Document text ->
Decided: May 30, 2017

Before QUINN, C.J., and CAMPBELL and PIRTLE, JJ.


Garland Thibodeaux (appellant) appeals his conviction for being a felon who unlawfully possessed a firearm within the five years of his release from mandatory supervision, i.e. § 46.04(a)(1) of the Texas Penal Code. Two issues are before us and both implicate the effectiveness of trial counsel. In the first, appellant argues that the trial court abused its discretion in refusing to conduct a hearing on his amended motion for new trial. Trial counsel was allegedly ineffective because he failed to attack the voluntariness of appellant's consent to search the vehicle. Through the second, appellant contends that he was denied the effective assistance of counsel due to his attorney's failure to subject the State's case to “meaningful adversarial testing.” We affirm.

Ineffective Assistance of Counsel

We address the second issue first. According to appellant, “[t]rial counsel committed cumulative errors during the trial that amounted to a complete failure of the adversarial process,” and he “was, for all intents and purposes, unrepresented at a felony trial with felony enhancements.” Thus, the conviction should be reversed under United States v. Cronic, 466 U.S. 648, 104 S. Ct. 2039, 80 L. Ed. 2d 657 (1984), as opposed to Strickland v. Washington, 466 U.S. 668, 104 S. Ct. 2052, 80 L. Ed. 2d 674 (1984), according to appellant. We overrule the issue.

Simply put, appellant suggests that his attorney performed in a deficient manner and those deficiencies effectively denied him his Sixth Amendment right to an attorney. See U.S. CONST. amend. VI (stating that “[i]n all criminal prosecutions, the accused shall enjoy the right to ․ have the Assistance of Counsel for his defence”). The difference between the denial of counsel under Stickland and the denial under Cronic is one of kind as opposed to degree. Wheat v. State, No. 07-14-00127-CR, 2016 Tex. App. LEXIS 3986, at *7-8 (Tex. App.—Amarillo Apr. 16, 2016, pet. ref'd) (mem. op., not designated for publication), quoting Bell v. Cone, 535 U.S. 685, 122 S. Ct. 1843, 152 L. Ed. 2d 914 (2002). Via the former, the court decides whether particular instances of conduct are deficient, and, if found so, then whether the deficiency resulted in prejudice. Through the latter, there is no need to assess prejudice. Rather, prejudice is presumed due to the extreme nature of the deficiency. Id. at *4.

Though the deficiencies triggering the application of Cronic may be several, that relied upon by appellant involves trial counsel's utter failure “to subject the prosecution's case to meaningful adversarial testing.” Id. at *4-5. And while no one can reasonably question that utterly failing to subject the prosecution's case to meaningful testing effectively denies the accused of his Sixth Amendment right, the circumstances falling under that umbrella are extreme. For instance, our Court of Criminal Appeals has said that “[u]nder Cronic and its progeny, a defendant is denied counsel not only when his attorney is physically absent from the proceeding, but when he is mentally absent as well, i.e., counsel is asleep, unconscious or otherwise actually non compos mentis.” Ex parte McFarland, 163 S.W.3d 743, 752 (Tex. Crim. App. 2005). Furthermore, “[t]his prong of Cronic is epitomized by the ‘inert’ or ‘potted plant’ lawyer who, although physically and mentally present in the courtroom, fails to provide (or is prevented from providing) any meaningful assistance.” Id. (emphasis in original). Counsel of such ilk was found present in Cannon v. State, 252 S.W.3d 342 (Tex. Crim. App. 2008).

Tasks for this exercise ->
**1)** In the court opinion, rewrite the passage that begins with "Ineffective Assistance of" and ends after "overrule the issue.", putting "without counsel" in place of "unrepresented".
**2)** Translate this sentence from the court opinion into Spanish: "Two issues are before us and both implicate the effectiveness of trial counsel."

Provided information ->
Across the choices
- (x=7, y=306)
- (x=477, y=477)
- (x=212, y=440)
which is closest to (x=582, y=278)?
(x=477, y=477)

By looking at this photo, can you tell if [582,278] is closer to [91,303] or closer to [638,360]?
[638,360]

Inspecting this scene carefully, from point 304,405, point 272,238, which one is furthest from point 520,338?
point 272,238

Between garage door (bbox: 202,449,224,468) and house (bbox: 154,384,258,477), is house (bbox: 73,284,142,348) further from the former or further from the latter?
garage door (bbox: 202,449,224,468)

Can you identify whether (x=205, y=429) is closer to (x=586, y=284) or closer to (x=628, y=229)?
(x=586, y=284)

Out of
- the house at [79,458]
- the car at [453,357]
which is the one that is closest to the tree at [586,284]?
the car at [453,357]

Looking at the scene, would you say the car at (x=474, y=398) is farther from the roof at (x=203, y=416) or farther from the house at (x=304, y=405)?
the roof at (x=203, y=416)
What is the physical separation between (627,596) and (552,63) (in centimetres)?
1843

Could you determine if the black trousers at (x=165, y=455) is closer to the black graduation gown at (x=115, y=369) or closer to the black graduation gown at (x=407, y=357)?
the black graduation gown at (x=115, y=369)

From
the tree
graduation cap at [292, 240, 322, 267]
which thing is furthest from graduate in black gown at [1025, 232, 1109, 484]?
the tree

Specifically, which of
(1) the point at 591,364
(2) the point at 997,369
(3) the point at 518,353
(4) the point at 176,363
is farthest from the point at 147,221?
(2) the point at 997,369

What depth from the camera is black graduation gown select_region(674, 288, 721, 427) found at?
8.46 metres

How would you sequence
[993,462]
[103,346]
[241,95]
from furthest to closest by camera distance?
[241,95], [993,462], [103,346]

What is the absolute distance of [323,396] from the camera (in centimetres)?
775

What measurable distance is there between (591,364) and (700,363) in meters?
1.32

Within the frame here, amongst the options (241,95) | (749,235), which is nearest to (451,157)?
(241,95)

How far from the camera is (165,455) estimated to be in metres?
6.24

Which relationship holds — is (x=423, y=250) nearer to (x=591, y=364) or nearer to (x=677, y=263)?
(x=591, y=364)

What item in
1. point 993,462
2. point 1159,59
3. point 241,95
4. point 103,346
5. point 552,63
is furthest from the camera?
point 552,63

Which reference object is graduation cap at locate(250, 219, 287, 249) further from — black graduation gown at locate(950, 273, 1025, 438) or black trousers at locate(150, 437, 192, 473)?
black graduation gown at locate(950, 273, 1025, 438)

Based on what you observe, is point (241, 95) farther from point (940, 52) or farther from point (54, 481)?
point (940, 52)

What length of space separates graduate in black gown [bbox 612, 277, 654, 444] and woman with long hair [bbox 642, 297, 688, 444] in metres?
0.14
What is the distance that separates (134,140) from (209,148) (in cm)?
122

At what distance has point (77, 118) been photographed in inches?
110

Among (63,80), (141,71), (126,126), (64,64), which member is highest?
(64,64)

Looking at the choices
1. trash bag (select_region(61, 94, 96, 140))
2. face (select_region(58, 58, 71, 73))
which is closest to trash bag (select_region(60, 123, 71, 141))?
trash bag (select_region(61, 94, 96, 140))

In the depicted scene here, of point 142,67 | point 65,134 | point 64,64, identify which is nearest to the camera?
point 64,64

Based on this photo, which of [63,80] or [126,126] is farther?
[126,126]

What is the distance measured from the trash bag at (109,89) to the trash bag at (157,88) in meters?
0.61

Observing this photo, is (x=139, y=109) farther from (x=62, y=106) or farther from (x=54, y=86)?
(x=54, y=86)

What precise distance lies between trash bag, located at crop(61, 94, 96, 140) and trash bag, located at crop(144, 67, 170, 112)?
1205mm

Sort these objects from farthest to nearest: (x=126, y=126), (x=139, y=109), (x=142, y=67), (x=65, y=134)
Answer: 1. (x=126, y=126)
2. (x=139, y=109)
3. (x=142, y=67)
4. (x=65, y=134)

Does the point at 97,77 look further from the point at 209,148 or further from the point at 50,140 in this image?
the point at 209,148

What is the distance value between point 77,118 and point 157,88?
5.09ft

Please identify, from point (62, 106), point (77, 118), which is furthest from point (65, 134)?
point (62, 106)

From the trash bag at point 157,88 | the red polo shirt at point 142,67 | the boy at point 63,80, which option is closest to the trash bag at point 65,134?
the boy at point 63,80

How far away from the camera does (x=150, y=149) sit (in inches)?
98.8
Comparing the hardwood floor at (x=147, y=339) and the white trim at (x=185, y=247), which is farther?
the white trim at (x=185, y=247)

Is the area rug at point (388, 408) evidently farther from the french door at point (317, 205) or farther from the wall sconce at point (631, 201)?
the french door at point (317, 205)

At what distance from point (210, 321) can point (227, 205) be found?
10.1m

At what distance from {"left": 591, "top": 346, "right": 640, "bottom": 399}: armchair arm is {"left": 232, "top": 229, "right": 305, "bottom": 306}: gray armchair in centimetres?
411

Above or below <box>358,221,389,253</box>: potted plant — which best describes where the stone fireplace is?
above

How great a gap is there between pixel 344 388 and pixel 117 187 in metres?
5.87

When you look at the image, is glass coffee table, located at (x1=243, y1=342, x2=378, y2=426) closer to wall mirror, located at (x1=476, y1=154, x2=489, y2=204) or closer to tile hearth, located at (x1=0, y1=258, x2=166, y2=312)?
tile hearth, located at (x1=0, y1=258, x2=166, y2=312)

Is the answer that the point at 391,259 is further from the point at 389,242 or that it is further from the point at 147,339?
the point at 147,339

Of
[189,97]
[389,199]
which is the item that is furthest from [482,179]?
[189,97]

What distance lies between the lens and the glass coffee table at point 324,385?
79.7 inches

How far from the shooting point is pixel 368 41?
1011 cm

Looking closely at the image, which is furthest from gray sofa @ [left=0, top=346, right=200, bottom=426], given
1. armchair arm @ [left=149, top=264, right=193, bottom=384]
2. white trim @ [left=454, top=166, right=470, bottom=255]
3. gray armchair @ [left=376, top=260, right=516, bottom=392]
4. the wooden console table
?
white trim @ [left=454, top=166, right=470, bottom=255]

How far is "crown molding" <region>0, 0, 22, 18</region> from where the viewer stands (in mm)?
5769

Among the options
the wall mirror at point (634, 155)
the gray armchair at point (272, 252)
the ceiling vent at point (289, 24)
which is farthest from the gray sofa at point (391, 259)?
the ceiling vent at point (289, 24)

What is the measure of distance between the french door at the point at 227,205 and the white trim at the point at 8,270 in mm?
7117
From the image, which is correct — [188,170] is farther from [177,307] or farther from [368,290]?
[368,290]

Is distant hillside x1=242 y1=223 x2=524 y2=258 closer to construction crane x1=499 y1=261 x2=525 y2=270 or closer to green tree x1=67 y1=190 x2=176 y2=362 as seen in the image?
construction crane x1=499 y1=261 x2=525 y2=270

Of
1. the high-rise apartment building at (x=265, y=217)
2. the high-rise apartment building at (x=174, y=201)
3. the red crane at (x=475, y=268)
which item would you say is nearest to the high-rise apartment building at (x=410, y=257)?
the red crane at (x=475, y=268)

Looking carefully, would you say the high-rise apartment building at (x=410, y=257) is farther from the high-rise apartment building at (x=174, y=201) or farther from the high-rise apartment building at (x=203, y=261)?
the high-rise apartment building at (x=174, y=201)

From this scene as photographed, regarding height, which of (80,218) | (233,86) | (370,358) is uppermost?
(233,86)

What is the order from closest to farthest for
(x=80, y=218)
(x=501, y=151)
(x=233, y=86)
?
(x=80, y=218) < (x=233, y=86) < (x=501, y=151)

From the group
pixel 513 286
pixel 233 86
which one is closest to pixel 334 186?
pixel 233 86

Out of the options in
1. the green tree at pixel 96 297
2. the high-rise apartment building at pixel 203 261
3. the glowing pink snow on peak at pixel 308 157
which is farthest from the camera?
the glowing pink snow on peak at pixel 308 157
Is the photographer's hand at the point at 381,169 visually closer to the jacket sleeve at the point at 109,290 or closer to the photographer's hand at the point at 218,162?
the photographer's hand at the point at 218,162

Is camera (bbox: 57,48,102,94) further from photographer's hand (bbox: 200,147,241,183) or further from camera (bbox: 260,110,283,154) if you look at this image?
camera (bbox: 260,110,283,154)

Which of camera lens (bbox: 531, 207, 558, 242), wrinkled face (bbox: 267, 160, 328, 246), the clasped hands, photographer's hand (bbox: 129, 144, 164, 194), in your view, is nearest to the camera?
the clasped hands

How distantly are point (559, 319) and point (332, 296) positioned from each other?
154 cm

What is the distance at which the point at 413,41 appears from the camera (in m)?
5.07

Answers by task ->
**1)**
Ineffective Assistance of Counsel

We address the second issue first. According to appellant, “[t]rial counsel committed cumulative errors during the trial that amounted to a complete failure of the adversarial process,” and he “was, for all intents and purposes, without counsel at a felony trial with felony enhancements.” Thus, the conviction should be reversed under United States v. Cronic, 466 U.S. 648, 104 S. Ct. 2039, 80 L. Ed. 2d 657 (1984), as opposed to Strickland v. Washington, 466 U.S. 668, 104 S. Ct. 2052, 80 L. Ed. 2d 674 (1984), according to appellant. We overrule the issue.

**2)** Tenemos ante nosotros dos cuestiones, y ambas atañen a la eficacia del abogado defensor en el juicio.